Dear Diary


Left: Jonas Mekas, Lost Lost Lost, 1976, 16 mm, color and black-and-white, sound, 178 minutes. Right: Jonas Mekas, My Paris Movie, 2011, video, color, 159 minutes.

JONAS MEKAS turns ninety this Christmas Eve, and a dozen-odd gallery, museum, and cinematheque shows have been organized worldwide in his honor, including a complete film and video retrospective in Paris at the Beaubourg (through January 7) and an exhibition in London at the Serpentine (through January 27). One of the more modest celebrations, a selection of well-known masterworks, curiosities, and a few New York premieres, begins tonight, December 17, and continues for a week at Mekas’s home base, Anthology Film Archives, which he cofounded in 1970.

Beginning with Diaries, Notes & Sketches (Walden) (1969), which showed at Anthology earlier this month, Mekas edited the raw, silent, diary footage that he had been shooting since his arrival in the US in 1949. Together, these moving-image works form a multilayered autobiography of a filmmaker and poet in exile from the Lithuania of his childhood, searching for glimpses of a remembered Paradise in the place that he shaped with nonstop labor and the force of his imagination into a new home.
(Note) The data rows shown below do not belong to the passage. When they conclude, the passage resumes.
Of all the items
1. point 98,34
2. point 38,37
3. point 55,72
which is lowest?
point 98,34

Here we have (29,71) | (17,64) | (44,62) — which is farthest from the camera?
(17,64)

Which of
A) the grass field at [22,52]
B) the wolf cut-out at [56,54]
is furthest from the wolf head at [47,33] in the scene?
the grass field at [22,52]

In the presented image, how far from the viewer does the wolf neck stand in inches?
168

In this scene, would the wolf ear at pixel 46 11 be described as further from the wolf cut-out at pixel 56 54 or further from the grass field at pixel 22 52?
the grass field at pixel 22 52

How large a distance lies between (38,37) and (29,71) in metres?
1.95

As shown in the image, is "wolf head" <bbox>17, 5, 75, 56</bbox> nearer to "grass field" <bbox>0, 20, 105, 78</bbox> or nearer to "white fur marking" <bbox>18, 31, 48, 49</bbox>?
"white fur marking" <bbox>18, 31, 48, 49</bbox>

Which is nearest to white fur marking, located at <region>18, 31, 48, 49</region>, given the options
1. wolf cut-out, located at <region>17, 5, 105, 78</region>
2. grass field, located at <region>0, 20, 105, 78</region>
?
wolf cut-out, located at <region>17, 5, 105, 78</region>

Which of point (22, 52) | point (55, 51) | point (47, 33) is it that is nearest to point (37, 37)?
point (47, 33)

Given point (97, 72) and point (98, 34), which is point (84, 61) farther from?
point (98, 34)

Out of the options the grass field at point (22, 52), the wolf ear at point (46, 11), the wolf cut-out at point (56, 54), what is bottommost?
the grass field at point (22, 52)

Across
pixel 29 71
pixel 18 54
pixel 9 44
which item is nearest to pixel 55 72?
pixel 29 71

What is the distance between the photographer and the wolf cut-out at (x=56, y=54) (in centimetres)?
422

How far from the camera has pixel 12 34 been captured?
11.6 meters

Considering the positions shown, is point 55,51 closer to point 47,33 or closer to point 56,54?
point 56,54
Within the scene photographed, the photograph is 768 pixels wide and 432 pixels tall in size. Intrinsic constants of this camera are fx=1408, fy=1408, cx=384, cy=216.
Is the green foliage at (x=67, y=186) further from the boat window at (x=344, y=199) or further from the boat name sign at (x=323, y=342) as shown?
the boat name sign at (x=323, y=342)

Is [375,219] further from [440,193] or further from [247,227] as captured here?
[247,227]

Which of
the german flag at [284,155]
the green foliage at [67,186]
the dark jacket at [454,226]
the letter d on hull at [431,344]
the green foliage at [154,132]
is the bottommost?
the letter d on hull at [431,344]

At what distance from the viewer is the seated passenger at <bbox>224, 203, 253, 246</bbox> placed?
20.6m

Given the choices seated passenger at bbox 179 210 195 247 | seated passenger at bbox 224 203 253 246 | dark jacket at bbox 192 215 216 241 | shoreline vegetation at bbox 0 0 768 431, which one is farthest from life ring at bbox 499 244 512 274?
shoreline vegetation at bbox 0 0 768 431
Mekas’s first-person films are meditations on memory and history that contain some of the most expressive combinations of image and sound in the history of cinema. If you can see only one movie in this series, make it Lost Lost Lost (1976), which comprise footage Mekas shot between 1949 and 1963. The film bears witness to the transformation of American culture from the repression of the Eisenhower years to the euphoria of the early 1960s. You also see the parallel development in Mekas’s visual language from straightforward documentary realism to the fragmented, handheld poetic imagery that characterized his work until he exchanged his 16-mm Bolex for a consumer- grade video camera. The other major work in the series is As I Was Moving Ahead Occasionally I Saw Brief Glimpses of Beauty (2000), which is devoted almost entirely to the filmmaker’s domestic life—a long marriage during which two children are born and grow into adulthood. Less abstract than Stan Brakhage’s home movies, the film finds other ways of avoiding sentimentality, and despite its 288-minute length, it is Mekas’s most successful audience pleaser.

From the end of the 1990s to now, Mekas has recorded his diaries almost exclusively in video. The new technology brought about radical aesthetic changes in his work—primarily the substitution of sync sound for the elaborate soundtracks that he had built for the films. In his editing room, Mekas used to record his own associative commentary on the images he had filmed, some of them shot only yesterday, some decades before. The images were ghosts of the past; the words revived them, transformed them, and would give them a vibrant presence on the screen. The texts of the films were largely first-person improvised monologues. The videos are constructed largely as conversations among the people we see on the screen. The layering of time (the time of shooting and the time of editing) is less important, as is Mekas’s guiding presence.

Some of the videos in this series were made to be seen on the web, and their intimacy is lost when they are projected. Throughout 2007, I got in the habit of looking at Mekas’s 365 Day Project on my computer first thing every morning. The videos themselves varied in interest, but the direct daily connection between me (the viewer) and Mekas (the artist) was transformative. Mekas’s most powerful use of video—the five-hour collage of television footage that comprises Lithuania and the Collapse of the USSR (2008)—is not included this series, nor is the beautifully ragged Sleepless Nights Stories (2011). There is however one New York premiere, My Paris Movie (2011), which begins brilliantly and I fear outstays its welcome.

Commissioned by the Musée de Jeu de Paume to contribute to a celebration of cinema, My Paris Movie is a three-hour-long edit of film and video shot during Mekas’s many trips to a city whose culture values him as an artist—and movies as an art form—far more than does New York. Early in My Paris Movie, Mekas recounts how in 1963 he smuggled Jean Genet’s Un chant d’amour through customs with the help of Harold Pinter, whom he met on the plane to New York. It’s a hilarious piece of personal and cultural history, and the difference between this subversive period of underground filmmaking and today’s acceptance of the artist’s home movies into the museum and gallery system is made more poignant through cutaways from the casual video diary shot largely in 2009 to film sequences from the ’60s and ’70s. Mekas’s Paris movie is a celebration of much wine, raucous song, and a few women (there’s a lovely portrait of agnès b. working in her atelier). But there are so many close-ups of wine in glasses and wine in bottles and so much drinking in bars, hotel rooms, and at dinner parties that the movie seems to be courting a stern rebuke from someone concerned about Mekas’s health and the potential loss of his fine-tuned aesthetic sensibility. Or perhaps it has functioned as a kind of exorcism, which, without getting too personal, reportedly has been successful. My Paris Movie definitely has its positive aspects but aesthetic satisfaction is not among them.

Amy Taubin

Jonas Mekas Turns 90!” runs December 17–23 at Anthology Film Archives in New York.